═════ Study material
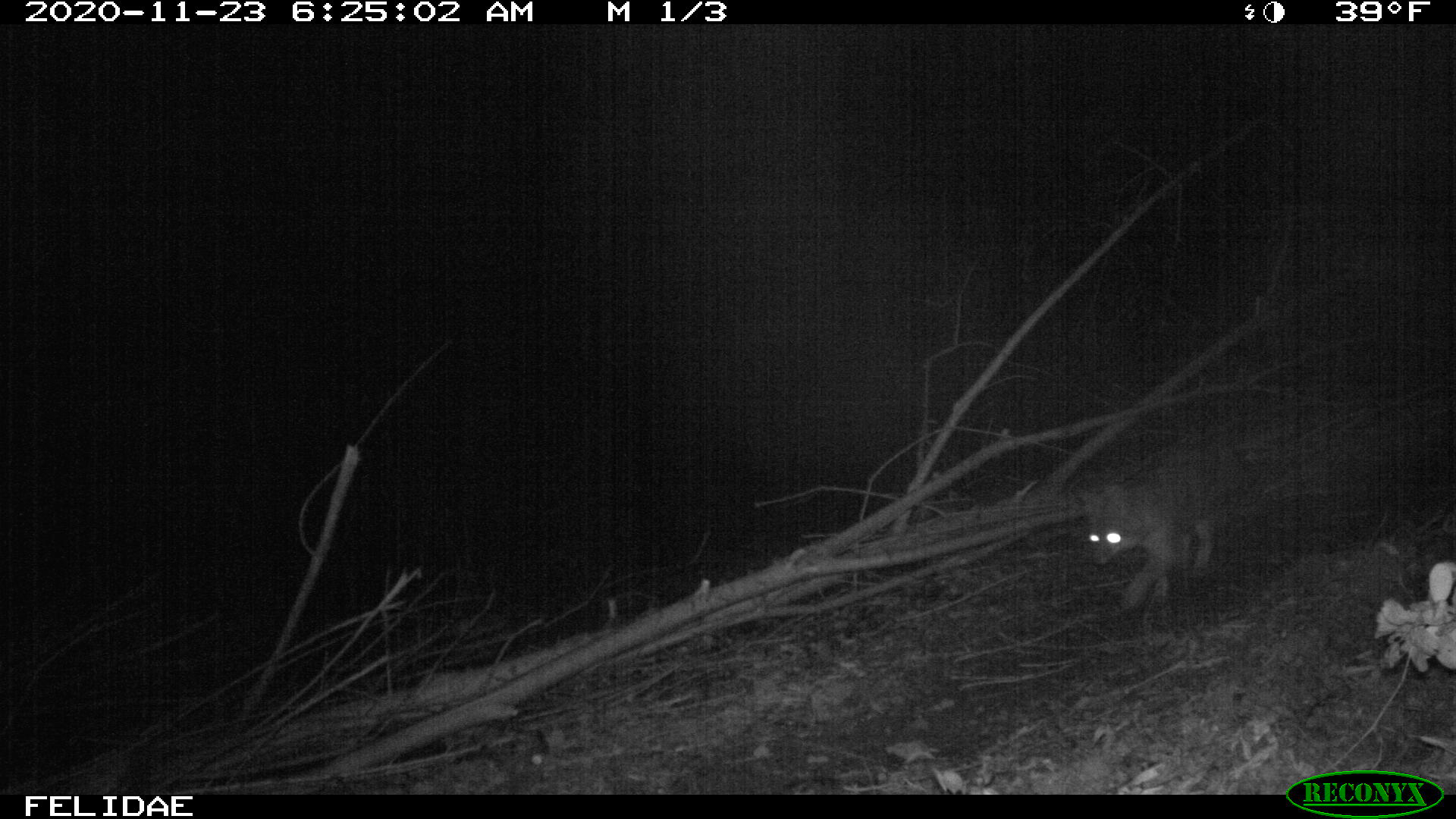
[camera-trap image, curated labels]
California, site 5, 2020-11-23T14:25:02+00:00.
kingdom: Animalia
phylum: Chordata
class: Mammalia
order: Carnivora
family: Canidae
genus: Urocyon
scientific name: Urocyon cinereoargenteus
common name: gray fox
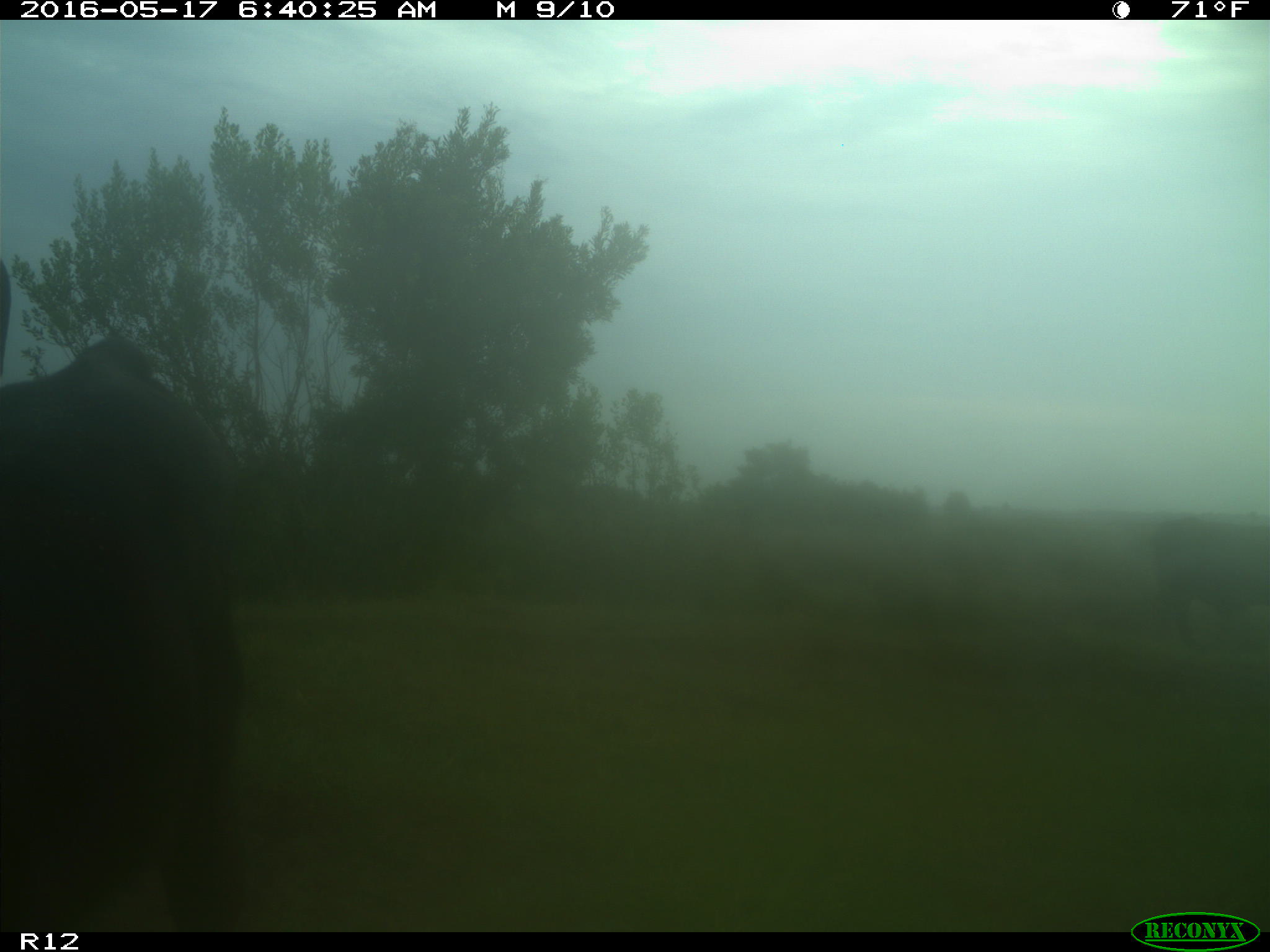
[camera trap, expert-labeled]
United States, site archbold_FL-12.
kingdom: Animalia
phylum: Chordata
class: Mammalia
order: Artiodactyla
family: Bovidae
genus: Bos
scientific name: Bos taurus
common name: domestic cow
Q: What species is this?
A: Bos taurus (domestic cow).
══════════
→ **Goal of the exercise**: Would you return the entries verbatim, minus any images?

→ **Expected answer**:
[camera-trap image, curated labels]
California, site 5, 2020-11-23T14:25:02+00:00.
kingdom: Animalia
phylum: Chordata
class: Mammalia
order: Carnivora
family: Canidae
genus: Urocyon
scientific name: Urocyon cinereoargenteus
common name: gray fox
[camera trap, expert-labeled]
United States, site archbold_FL-12.
kingdom: Animalia
phylum: Chordata
class: Mammalia
order: Artiodactyla
family: Bovidae
genus: Bos
scientific name: Bos taurus
common name: domestic cow
Q: What species is this?
A: Bos taurus (domestic cow).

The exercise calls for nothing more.